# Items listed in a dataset
----------------------------------------
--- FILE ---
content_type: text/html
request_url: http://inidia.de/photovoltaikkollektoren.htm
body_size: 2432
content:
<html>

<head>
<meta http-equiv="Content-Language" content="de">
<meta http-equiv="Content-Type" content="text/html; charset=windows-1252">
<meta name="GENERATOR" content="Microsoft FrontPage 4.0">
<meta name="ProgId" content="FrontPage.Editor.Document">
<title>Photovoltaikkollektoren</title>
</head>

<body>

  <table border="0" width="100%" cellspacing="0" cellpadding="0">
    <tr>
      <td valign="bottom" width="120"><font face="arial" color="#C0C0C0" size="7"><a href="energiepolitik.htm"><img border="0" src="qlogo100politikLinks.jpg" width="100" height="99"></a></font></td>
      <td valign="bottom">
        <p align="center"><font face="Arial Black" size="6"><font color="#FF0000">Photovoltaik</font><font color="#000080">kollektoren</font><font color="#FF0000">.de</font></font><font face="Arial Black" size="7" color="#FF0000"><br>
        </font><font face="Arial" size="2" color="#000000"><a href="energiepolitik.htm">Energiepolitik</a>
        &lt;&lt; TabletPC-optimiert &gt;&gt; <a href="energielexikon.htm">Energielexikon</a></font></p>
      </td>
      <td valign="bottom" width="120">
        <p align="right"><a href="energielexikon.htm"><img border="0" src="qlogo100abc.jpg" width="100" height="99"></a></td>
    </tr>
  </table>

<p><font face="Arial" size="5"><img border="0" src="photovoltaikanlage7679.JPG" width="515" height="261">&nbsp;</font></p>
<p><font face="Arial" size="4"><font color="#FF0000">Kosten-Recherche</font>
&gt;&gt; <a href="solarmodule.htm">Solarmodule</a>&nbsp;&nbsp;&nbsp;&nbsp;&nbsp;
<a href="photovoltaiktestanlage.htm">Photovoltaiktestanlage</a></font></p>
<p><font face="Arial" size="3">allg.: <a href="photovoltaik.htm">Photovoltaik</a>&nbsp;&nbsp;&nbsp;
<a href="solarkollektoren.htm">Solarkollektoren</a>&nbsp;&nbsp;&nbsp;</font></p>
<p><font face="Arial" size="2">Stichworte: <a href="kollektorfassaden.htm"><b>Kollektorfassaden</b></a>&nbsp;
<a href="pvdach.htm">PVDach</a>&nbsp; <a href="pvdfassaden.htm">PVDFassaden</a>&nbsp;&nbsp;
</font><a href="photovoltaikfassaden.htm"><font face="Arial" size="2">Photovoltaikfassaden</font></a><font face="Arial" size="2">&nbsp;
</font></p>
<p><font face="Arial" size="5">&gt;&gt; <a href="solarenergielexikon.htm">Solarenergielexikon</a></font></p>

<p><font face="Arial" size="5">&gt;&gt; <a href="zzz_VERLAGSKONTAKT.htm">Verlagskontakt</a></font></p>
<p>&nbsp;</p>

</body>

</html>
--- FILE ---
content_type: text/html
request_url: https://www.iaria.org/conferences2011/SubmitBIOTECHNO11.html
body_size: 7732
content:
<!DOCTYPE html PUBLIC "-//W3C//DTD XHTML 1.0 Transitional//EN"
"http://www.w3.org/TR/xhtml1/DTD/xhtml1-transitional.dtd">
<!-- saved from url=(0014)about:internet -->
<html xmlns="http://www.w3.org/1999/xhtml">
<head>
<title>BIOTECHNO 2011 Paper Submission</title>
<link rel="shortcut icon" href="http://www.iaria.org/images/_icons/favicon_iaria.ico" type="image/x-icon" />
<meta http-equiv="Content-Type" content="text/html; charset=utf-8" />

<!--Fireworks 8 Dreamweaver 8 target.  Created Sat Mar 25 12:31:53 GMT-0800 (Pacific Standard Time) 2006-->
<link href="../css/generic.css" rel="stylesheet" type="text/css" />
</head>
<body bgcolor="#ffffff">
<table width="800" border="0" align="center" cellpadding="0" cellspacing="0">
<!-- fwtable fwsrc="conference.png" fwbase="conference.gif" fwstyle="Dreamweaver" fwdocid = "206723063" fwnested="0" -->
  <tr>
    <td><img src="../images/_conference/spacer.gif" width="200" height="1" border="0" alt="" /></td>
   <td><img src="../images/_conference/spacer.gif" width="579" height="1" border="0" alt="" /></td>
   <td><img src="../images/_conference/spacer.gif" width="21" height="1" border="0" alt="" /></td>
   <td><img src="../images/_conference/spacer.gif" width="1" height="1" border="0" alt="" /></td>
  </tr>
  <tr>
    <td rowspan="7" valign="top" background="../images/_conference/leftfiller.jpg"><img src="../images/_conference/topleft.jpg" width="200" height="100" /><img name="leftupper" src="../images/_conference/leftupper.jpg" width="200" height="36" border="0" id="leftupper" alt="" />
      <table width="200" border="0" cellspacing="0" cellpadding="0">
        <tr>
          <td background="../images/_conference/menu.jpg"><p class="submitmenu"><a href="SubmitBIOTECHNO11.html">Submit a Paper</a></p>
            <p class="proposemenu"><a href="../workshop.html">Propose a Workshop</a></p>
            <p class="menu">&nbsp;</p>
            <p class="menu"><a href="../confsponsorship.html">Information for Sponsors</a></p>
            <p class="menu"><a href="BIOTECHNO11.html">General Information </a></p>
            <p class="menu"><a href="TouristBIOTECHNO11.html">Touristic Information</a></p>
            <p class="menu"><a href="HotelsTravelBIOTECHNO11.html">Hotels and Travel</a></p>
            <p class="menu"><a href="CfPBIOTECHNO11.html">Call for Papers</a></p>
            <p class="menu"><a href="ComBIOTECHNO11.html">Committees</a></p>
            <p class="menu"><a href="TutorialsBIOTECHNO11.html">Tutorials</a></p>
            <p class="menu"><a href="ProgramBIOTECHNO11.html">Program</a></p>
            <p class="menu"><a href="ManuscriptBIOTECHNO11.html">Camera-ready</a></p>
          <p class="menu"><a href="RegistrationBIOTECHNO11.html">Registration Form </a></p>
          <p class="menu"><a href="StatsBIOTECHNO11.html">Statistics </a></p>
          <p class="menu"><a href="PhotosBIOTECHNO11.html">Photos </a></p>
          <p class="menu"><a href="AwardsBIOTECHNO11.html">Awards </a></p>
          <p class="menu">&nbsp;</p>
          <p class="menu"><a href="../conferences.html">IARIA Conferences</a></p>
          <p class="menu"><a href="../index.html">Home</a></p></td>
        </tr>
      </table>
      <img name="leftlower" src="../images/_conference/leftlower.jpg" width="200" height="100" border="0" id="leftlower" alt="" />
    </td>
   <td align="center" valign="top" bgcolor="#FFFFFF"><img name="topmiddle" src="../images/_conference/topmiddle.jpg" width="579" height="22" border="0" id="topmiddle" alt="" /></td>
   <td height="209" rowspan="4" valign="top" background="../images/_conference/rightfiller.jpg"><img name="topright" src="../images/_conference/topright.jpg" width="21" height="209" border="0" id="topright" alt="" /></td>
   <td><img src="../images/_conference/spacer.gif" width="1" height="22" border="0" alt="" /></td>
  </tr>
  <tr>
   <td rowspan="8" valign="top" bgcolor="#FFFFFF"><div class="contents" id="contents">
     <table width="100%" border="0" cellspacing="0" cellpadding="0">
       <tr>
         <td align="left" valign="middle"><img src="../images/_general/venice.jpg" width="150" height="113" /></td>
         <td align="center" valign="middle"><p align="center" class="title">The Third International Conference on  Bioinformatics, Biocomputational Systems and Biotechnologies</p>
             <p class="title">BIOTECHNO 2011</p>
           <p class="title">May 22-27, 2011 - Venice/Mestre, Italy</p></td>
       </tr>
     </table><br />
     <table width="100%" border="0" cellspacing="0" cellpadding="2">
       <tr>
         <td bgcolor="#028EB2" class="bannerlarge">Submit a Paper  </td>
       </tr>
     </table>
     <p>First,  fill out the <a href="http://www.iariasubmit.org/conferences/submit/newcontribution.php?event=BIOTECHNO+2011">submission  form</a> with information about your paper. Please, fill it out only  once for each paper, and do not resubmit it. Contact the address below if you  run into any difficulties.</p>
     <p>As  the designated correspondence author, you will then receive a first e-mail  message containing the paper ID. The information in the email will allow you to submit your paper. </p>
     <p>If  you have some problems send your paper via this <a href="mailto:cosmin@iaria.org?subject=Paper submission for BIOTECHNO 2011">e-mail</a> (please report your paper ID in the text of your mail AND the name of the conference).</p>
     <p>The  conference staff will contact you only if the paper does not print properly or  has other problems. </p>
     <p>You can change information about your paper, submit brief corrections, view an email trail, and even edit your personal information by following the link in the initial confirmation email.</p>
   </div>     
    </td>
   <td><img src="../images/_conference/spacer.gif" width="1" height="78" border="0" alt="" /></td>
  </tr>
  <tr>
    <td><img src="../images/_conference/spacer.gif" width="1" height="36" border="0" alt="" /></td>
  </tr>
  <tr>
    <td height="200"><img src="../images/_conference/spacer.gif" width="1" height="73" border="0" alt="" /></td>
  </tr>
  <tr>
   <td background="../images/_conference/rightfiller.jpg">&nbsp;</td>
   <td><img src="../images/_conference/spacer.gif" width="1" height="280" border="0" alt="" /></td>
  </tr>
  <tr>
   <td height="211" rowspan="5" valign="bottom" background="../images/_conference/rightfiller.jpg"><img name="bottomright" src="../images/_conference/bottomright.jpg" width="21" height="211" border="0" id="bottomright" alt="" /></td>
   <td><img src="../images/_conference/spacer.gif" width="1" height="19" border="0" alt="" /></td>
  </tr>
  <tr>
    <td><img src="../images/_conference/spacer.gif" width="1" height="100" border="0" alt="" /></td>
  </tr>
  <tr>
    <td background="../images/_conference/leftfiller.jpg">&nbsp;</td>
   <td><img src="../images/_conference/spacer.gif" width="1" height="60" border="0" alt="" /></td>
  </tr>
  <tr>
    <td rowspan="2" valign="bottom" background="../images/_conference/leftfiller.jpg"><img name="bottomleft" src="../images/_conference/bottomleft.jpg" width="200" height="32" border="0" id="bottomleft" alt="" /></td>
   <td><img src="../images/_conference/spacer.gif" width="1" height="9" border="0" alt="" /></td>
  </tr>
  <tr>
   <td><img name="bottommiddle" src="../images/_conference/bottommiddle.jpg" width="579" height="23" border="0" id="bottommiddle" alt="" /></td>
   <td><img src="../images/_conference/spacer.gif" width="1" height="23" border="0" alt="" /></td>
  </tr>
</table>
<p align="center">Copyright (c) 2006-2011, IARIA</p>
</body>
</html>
----------------------------------------
# Exercise goal
A count alone is required. How many lines in the entries contain the string "energiepolitik"?

# Result below
2